介護と仕事の両立難しく 転職後も正社員、男性の34%

総合介護と仕事の両立難しく 転職後も正社員、男性の34%

親の介護を理由に転職した人で、転職先でも正社員として働いているのは男性で3人に1人、女性は5人に1人にとどまることが、22日までの明治安田生活福祉研究所(東京・千代田)などの調査で分かった。転職した場合、平均年収は約半分に減少した。家族の世話を優先するため、安定的な収入を得られても、転勤などの機会の多い正社員に就いていない現状が浮き彫りになった。

調査は同研究所とダイヤ高齢社会研究財団が8~9月、親の介護を経験し、介護開始時に正社員だった全国の40歳以上の男女を対象に実施。男性1545人、女性723人の計2268人から回答を得た。

その結果、介護のために転職したのは男性412人、女性155人。介護を始めてから以前の勤務先を辞めるまでの期間を聞いたところ、1年以内の人が男性は52%、女性は56%を占めた。

転職の最大のきっかけは「自分以外に親を介護する人がいない」との回答が男女ともに20%を超え最多。転職先でも正社員として働いている人は男性が34%で3人に1人、女性は21%で5人に1人にとどまった。

正社員の場合、転勤の辞令を受けたり、社員数が少ない企業だと休暇が取りにくかったりするなど、介護と仕事の両立が難しいとされる。このため、介護を理由に転職した男性の約3割、女性の約6割は、働く時間を調整しやすいパート・アルバイトとして働いていた。

転職前後の平均年収を比較すると、男性は556万円から341万円と約4割減少、女性は350万円から175万円と半減していた。

一方、仕事を辞めて介護に専念している人は男性で412人、女性は155人いた。
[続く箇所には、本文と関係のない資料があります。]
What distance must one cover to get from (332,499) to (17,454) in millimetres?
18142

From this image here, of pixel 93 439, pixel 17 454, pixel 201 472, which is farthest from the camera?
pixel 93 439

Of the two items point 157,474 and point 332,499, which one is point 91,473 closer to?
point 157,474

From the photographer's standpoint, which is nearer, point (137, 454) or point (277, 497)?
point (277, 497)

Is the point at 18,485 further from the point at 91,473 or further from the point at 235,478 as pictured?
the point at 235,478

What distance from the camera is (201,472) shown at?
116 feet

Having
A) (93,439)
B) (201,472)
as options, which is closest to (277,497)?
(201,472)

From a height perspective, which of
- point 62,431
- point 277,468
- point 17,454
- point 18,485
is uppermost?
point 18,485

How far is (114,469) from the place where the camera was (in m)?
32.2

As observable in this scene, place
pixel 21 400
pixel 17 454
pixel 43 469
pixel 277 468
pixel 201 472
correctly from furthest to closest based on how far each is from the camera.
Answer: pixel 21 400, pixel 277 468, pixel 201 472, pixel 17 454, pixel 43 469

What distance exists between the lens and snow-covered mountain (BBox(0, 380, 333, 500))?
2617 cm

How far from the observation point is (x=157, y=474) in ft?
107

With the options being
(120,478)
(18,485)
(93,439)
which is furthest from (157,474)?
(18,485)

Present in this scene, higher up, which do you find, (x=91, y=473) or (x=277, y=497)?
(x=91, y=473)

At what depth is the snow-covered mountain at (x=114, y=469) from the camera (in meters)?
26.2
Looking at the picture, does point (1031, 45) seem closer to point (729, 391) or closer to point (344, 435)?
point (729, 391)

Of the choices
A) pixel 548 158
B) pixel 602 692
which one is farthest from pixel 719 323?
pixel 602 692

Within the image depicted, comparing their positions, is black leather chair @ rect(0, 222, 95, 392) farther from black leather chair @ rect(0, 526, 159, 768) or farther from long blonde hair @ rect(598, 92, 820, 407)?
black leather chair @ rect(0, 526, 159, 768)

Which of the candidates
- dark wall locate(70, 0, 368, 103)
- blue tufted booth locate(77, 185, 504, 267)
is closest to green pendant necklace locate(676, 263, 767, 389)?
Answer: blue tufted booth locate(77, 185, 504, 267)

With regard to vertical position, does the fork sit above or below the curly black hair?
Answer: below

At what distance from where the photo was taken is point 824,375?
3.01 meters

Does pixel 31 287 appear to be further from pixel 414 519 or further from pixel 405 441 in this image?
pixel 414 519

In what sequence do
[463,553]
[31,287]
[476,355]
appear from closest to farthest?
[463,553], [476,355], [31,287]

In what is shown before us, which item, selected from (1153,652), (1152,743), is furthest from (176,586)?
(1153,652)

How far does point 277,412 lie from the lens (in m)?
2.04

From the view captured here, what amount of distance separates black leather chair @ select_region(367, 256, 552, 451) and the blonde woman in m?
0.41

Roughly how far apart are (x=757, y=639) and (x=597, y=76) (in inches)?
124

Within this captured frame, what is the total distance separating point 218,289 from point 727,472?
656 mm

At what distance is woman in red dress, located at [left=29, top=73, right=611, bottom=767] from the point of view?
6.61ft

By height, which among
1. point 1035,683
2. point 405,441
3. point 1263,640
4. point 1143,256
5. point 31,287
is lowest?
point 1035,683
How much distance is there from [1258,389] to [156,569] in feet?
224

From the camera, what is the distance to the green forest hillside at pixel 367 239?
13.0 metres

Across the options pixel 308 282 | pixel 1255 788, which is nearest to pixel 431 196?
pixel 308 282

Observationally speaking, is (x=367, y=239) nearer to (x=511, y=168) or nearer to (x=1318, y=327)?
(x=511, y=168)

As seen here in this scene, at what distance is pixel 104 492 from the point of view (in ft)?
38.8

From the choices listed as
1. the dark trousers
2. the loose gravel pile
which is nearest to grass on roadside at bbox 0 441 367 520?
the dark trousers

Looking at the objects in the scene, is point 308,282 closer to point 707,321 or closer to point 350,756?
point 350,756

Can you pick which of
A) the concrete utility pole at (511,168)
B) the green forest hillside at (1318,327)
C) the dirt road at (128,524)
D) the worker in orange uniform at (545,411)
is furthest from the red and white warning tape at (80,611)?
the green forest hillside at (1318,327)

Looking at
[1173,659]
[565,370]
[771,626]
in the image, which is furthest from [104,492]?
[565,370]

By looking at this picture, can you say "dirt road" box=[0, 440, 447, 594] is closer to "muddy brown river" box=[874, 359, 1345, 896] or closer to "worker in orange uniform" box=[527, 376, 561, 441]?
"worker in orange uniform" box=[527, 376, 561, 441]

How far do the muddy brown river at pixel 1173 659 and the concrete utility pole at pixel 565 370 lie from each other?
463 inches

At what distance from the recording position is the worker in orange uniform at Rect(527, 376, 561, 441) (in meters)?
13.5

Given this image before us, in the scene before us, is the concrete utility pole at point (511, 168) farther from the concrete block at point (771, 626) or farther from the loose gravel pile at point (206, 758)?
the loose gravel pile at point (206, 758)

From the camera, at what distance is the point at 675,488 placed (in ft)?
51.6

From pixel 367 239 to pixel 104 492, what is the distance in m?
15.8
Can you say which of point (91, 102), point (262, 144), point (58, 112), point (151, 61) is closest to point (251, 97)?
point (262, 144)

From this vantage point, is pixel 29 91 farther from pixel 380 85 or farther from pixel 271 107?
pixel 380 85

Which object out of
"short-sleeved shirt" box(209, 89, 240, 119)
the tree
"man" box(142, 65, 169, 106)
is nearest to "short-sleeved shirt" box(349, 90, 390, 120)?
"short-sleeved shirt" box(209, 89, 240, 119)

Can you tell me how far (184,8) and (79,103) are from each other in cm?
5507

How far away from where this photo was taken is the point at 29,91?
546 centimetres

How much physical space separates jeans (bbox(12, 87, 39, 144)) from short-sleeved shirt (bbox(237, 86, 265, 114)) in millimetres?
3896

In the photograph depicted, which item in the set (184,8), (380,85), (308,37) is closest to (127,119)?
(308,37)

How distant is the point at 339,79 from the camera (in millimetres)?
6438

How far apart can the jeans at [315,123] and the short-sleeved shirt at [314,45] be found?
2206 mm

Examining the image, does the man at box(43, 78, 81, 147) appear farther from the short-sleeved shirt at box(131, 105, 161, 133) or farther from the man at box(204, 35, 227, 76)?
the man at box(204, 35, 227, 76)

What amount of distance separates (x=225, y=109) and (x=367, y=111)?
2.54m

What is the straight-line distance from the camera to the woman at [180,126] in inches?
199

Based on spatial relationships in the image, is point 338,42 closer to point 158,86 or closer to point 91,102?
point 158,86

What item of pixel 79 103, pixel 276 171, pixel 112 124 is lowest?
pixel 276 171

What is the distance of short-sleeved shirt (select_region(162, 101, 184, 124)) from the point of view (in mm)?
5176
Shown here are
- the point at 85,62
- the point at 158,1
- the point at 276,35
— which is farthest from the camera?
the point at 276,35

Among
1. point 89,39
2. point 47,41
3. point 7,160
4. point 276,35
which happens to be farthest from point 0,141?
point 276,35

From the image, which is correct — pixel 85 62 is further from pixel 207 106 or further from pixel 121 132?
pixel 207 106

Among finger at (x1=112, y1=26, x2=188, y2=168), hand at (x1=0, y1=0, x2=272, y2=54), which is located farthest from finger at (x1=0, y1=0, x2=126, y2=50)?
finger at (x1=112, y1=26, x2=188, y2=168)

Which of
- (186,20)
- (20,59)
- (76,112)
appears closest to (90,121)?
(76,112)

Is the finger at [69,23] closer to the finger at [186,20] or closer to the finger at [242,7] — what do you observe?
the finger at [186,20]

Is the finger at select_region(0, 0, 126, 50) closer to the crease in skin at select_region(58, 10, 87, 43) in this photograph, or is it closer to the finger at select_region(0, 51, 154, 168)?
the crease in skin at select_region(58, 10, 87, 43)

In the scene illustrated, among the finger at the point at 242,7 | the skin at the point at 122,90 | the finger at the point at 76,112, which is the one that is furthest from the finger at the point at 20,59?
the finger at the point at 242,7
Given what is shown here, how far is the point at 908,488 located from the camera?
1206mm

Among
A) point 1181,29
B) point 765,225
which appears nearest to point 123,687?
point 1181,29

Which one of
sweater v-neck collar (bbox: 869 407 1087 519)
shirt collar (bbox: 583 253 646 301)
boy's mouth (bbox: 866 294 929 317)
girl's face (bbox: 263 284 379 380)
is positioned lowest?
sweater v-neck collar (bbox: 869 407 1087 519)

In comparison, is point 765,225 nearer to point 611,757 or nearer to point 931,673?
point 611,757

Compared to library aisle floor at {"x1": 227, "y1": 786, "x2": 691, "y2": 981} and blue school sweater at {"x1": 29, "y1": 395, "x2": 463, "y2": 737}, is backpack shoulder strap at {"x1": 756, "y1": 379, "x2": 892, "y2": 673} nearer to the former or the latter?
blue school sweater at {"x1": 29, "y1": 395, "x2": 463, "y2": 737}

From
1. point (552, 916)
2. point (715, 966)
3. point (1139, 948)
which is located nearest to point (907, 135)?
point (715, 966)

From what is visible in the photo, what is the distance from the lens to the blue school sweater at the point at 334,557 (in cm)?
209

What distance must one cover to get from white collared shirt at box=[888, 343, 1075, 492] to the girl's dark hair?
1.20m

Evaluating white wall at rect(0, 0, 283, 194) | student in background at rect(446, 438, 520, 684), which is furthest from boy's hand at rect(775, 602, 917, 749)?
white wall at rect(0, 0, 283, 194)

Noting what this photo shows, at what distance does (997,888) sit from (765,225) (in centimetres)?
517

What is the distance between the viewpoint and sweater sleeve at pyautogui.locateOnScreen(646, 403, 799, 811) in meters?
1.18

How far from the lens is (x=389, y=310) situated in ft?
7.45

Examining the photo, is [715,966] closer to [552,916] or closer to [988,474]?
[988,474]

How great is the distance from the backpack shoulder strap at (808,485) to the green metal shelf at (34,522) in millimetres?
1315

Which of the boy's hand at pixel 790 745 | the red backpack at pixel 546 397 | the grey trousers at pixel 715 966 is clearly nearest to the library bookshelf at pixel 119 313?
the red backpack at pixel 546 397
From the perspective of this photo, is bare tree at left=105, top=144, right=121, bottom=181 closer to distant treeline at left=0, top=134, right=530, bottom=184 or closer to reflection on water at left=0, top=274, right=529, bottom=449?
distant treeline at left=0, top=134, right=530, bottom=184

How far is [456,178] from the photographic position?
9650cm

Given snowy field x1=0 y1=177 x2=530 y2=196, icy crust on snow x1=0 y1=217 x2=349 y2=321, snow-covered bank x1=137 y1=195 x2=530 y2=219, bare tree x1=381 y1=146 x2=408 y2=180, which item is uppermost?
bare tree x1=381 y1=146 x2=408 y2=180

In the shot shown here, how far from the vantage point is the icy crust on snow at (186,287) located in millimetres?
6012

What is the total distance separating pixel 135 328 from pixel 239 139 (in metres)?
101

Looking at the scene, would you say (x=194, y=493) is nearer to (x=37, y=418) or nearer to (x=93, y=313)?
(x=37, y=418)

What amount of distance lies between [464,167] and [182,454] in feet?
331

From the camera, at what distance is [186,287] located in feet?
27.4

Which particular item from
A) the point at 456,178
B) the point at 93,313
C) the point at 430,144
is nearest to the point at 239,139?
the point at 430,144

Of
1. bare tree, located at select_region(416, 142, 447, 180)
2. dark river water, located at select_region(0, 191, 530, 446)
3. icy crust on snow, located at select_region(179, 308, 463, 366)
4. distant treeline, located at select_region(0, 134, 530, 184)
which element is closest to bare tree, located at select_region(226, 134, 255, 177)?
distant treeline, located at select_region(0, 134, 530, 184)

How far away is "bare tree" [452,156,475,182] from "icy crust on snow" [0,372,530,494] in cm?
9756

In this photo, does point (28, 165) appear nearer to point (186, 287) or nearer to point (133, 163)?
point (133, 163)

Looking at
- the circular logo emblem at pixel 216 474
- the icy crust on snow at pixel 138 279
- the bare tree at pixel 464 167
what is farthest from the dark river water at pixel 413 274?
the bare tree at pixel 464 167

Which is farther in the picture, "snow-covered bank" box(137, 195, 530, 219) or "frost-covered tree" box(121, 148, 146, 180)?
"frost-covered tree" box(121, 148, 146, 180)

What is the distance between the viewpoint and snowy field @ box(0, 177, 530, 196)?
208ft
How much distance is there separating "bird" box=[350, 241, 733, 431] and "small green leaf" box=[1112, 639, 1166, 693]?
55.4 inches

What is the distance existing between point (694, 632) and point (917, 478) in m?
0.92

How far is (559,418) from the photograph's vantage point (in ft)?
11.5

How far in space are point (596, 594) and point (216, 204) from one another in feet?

このうち介護を始めたときに親と同居していた割合は男性55%、女性51%。同じ仕事を継続しながら介護をしている人(男性515人、女性258人)に比べて男女ともに10ポイント以上高く、親との同居が介護離職につながりやすい傾向も明らかになった。

介護に専念している人に、以前の職場で介護休暇などの制度を利用したか聞いたところ、男性の65%と女性の63%が「特に利用していない」と回答していた。

総務省の就業構造基本調査によると、高齢化の進展で認知症の家族などの介護を理由に会社を辞める人は年間約10万人で、働きながら介護している人は約240万人に上る。多くの企業にとって、組織を支える中高年世代にのしかかる負担は経営問題となりつつある。

同研究所は「介護離職などを防ぐため、企業は介護と仕事を両立できる制度を整えるとともに、利用につながるよう従業員への周知を徹底する必要がある」と指摘している。